La formation est un élément clé de cette équation. Les cours traditionnels, souvent trop théoriques, peinent à trouver leur place dans le quotidien chargé des professionnels de santé. L’équipe de Mme Kuebler privilégie des modules interactifs et asynchrones, complétés par des rappels spécifiques au rôle. « L’apprentissage doit être actif, engageant, et démontrer une réelle compréhension », explique-t-elle. Elle souligne également l’importance de communiquer sur le « pourquoi » de l’IA, en expliquant les risques de biais, d’hallucinations et de dérive, afin de maintenir la confiance des patients.

Enfin, la gouvernance et la transparence sont essentielles pour garantir la sécurité clinique. Les capacités d’IA, souvent intégrées dans les mises à jour logicielles habituelles, doivent être explicitement prises en compte dans les processus de gouvernance. Les formulaires d’admission devraient exiger des fournisseurs de déclarer l’utilisation de composants d’apprentissage automatique, en fournissant une documentation détaillée sur les sources de données, les méthodes d’évaluation, les protections de la vie privée et les modes de défaillance. L’examen interne doit tenir compte des implications médico-légales, de la communication avec les patients et des responsabilités de surveillance des professionnels de santé.

« Nous devons adopter une évaluation à 360 degrés », conclut Mme Kuebler. « Il y a encore beaucoup d’aspects que les organisations de soins de santé découvrent pour la première fois. »

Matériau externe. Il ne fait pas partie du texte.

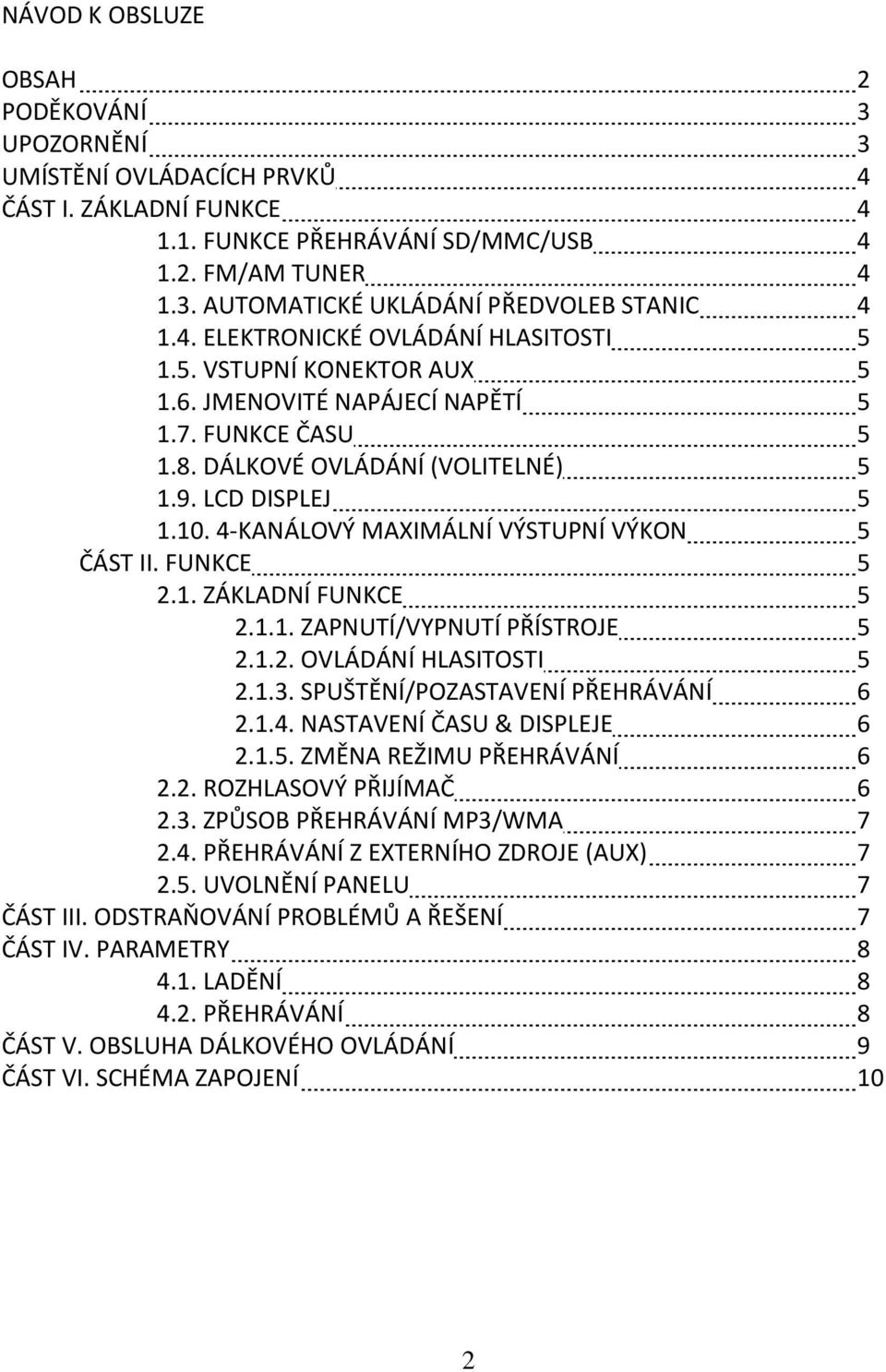 NÁVOD K OBSLUZE

OBSAH 2
PODĚKOVÁNÍ 3
UPOZORNĚNÍ 3
UMÍSTĚNÍ OVLÁDACÍCH PRVKŮ 4
ČÁST I. ZÁKLADNÍ FUNKCE 4
1.1. FUNKCE PŘEHRÁVÁNÍ SD/MMC/USB 4
1.2. FM/AM TUNER 4
1.3. AUTOMATICKÉ UKLÁDÁNÍ PŘEDVOLEB STANIC 4
1.4. ELEKTRONICKÉ OVLÁDÁNÍ HLASITOSTI 5
1.5. VSTUPNÍ KONEKTOR AUX 5
1.6. JMENOVITÉ NAPÁJECÍ NAPĚTÍ 5
1.7. FUNKCE ČASU 5
1.8. DÁLKOVÉ OVLÁDÁNÍ (VOLITELNÉ) 5
1.9. LCD DISPLEJ 5
1.10. 4-KANÁLOVÝ MAXIMÁLNÍ VÝSTUPNÍ VÝKON 5
ČÁST II. FUNKCE 5
2.1. ZÁKLADNÍ FUNKCE 5
2.1.1. ZAPNUTÍ/VYPNUTÍ PŘÍSTROJE 5
2.1.2. OVLÁDÁNÍ HLASITOSTI 5
2.1.3. SPUŠTĚNÍ/POZASTAVENÍ PŘEHRÁVÁNÍ 6
2.1.4. NASTAVENÍ ČASU & DISPLEJE 6
2.1.5. ZMĚNA REŽIMU PŘEHRÁVÁNÍ 6
2.2. ROZHLASOVÝ PŘIJÍMAČ 6
2.3. ZPŮSOB PŘEHRÁVÁNÍ MP3/WMA 7
2.4. PŘEHRÁVÁNÍ Z EXTERNÍHO ZDROJE (AUX) 7
2.5. UVOLNĚNÍ PANELU 7
ČÁST III. ODSTRAŇOVÁNÍ PROBLÉMŮ A ŘEŠENÍ 7
ČÁST IV. PARAMETRY 8
4.1. LADĚNÍ 8
4.2. PŘEHRÁVÁNÍ 8
ČÁST V. OBSLUHA DÁLKOVÉHO OVLÁDÁNÍ 9
ČÁST VI. SCHÉMA ZAPOJENÍ 10

2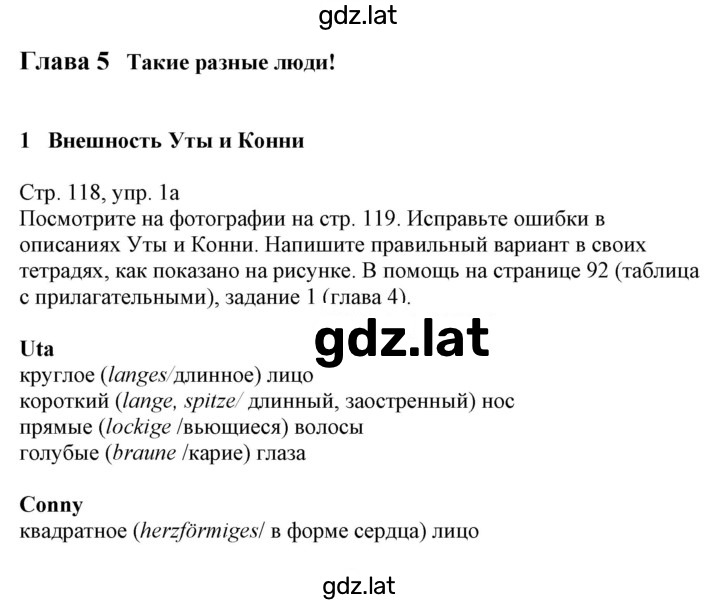 gdz.lat

Глава 5 Такие разные люди!

1 Внешность Уты и Конни

Стр. 118, упр. 1а
Посмотрите на фотографии на стр. 119. Исправьте ошибки в описаниях Уты и Конни. Напишите правильный вариант в своих тетрадях, как показано на рисунке. В помощь на странице 92 (таблица с прилагательными), задание 1 (глава 4).

gdz.lat

Uta
круглое (langes/длинное) лицо
короткий (lange, spitze/ длинный, заостренный) нос
прямые (lockige /вьющиеся) волосы
голубые (braune /карие) глаза

Conny
квадратное (herzförmiges/ в форме сердца) лицо

gdz.lat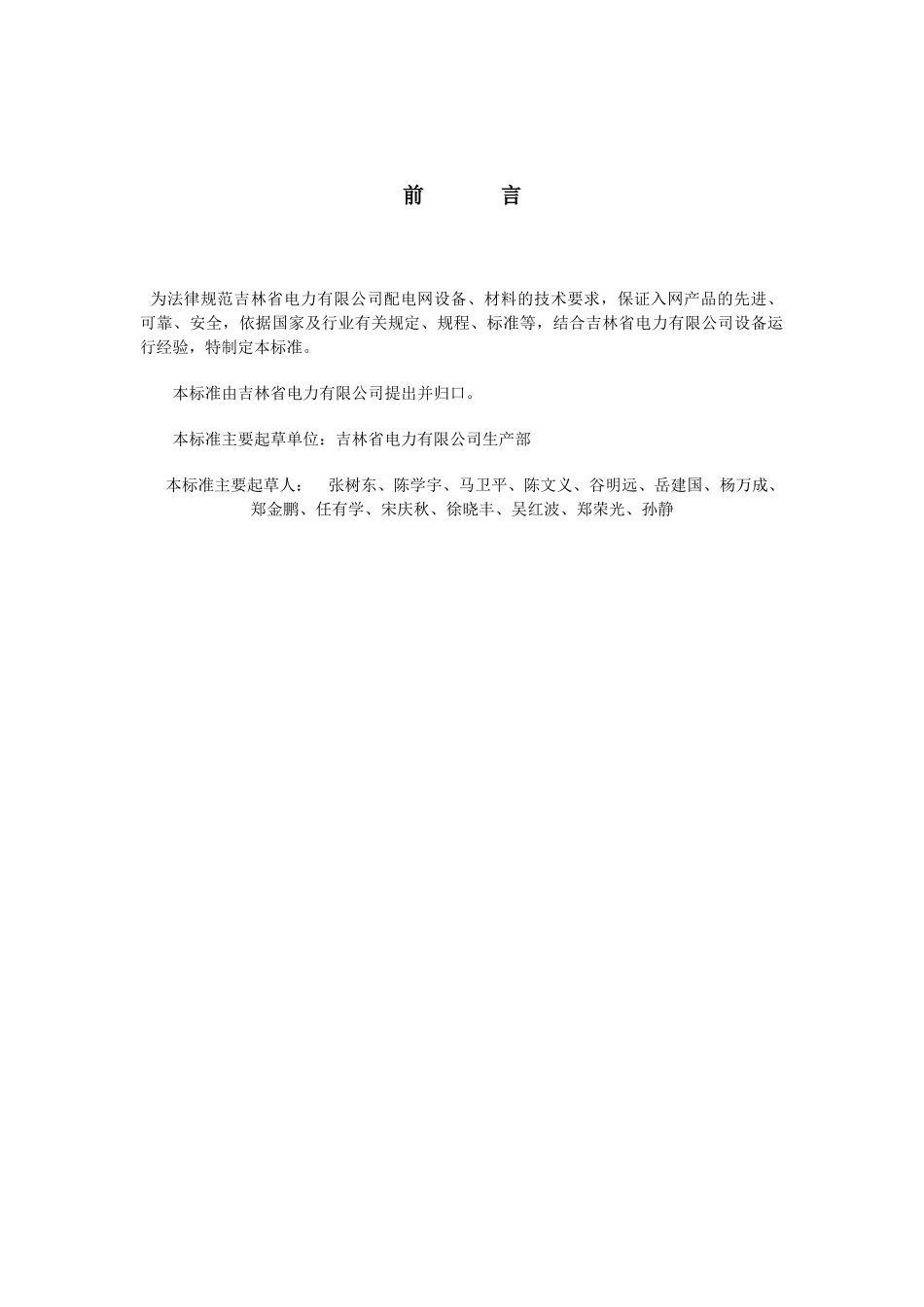 前　　言

为法律规范吉林省电力有限公司配电网设备、材料的技术要求，保证入网产品的先进、可靠、安全，依据国家及行业有关规定、规程、标准等，结合吉林省电力有限公司设备运行经验，特制定本标准。

本标准由吉林省电力有限公司提出并归口。

本标准主要起草单位：吉林省电力有限公司生产部

本标准主要起草人：　张树东、陈学宇、马卫平、陈文义、谷明远、岳建国、杨万成、郑金鹏、任有学、宋庆秋、徐晓丰、吴红波、郑荣光、孙静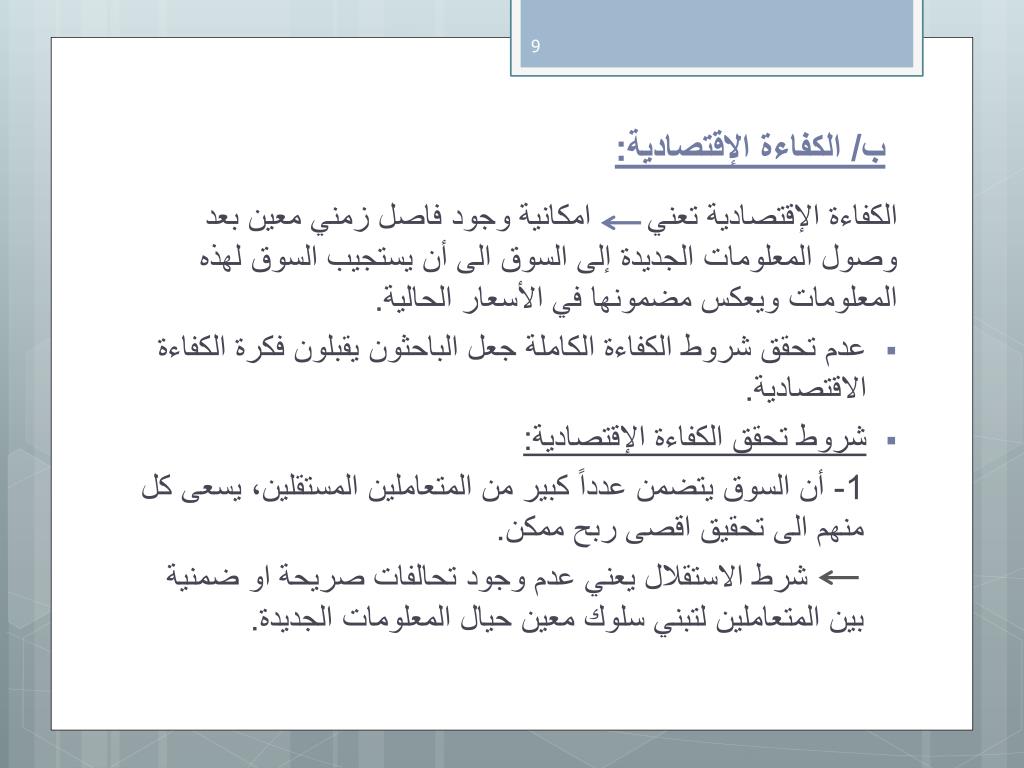 9

ب/ الكفاءة الإقتصادية:

الكفاءة الإقتصادية تعني ← امكانية وجود فاصل زمني معين بعد وصول المعلومات الجديدة إلى السوق الى أن يستجيب السوق لهذه المعلومات ويعكس مضمونها في الأسعار الحالية.

▪ عدم تحقق شروط الكفاءة الكاملة جعل الباحثون يقبلون فكرة الكفاءة الاقتصادية.

▪ شروط تحقق الكفاءة الإقتصادية:

1- أن السوق يتضمن عدداً كبير من المتعاملين المستقلين، يسعى كل منهم الى تحقيق اقصى ربح ممكن.

← شرط الاستقلال يعني عدم وجود تحالفات صريحة او ضمنية بين المتعاملين لتبني سلوك معين حيال المعلومات الجديدة.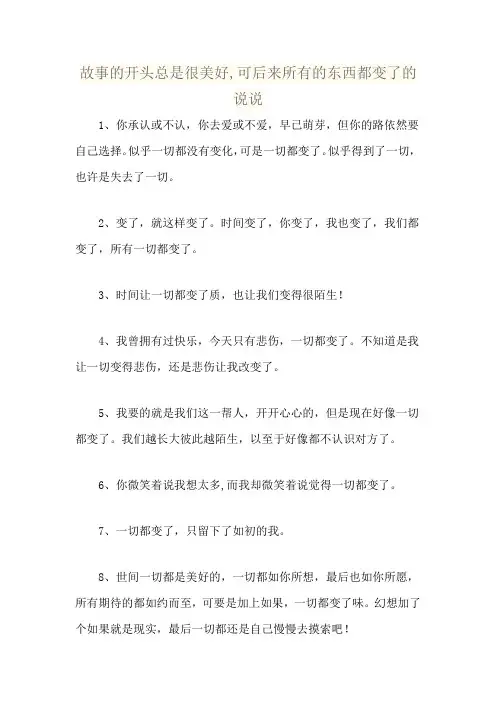 故事的开头总是很美好,可后来所有的东西都变了的说说

1、你承认或不认，你去爱或不爱，早已萌芽，但你的路依然要自己选择。似乎一切都没有变化，可是一切都变了。似乎得到了一切，也许是失去了一切。

2、变了，就这样变了。时间变了，你变了，我也变了，我们都变了，所有一切都变了。

3、时间让一切都变了质，也让我们变得很陌生！

4、我曾拥有过快乐，今天只有悲伤，一切都变了。不知道是我让一切变得悲伤，还是悲伤让我改变了。

5、我要的就是我们这一帮人，开开心心的，但是现在好像一切都变了。我们越长大彼此越陌生，以至于好像都不认识对方了。

6、你微笑着说我想太多,而我却微笑着说觉得一切都变了。

7、一切都变了，只留下了如初的我。

8、世间一切都是美好的，一切都如你所想，最后也如你所愿，所有期待的都如约而至，可要是加上如果，一切都变了味。幻想加了个如果就是现实，最后一切都还是自己慢慢去摸索吧！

Les recommandations clés de Tiffany Kuebler :

  • Impliquer les informaticiens dans la sélection, l’évaluation de la sécurité, la conception et la mesure des projets pilotes d’IA.
  • Privilégier les indicateurs d’adoption et de comportement plutôt que de simples étapes de mise en œuvre.
  • Développer des programmes de formation basés sur le micro-apprentissage interactif, les mises à jour spécifiques aux rôles et un soutien accessible.
  • Enseigner les connaissances fondamentales sur l’IA (biais, hallucinations, dérive) en plus des compétences techniques.
  • Exiger des fournisseurs des informations transparentes sur les données, l’évaluation et le suivi.
  • Concevoir des projets pilotes pour recueillir des preuves longitudinales et préserver la flexibilité contractuelle.
  • Cibler l’optimisation sur les zones à faible utilisation et réévaluer les résultats.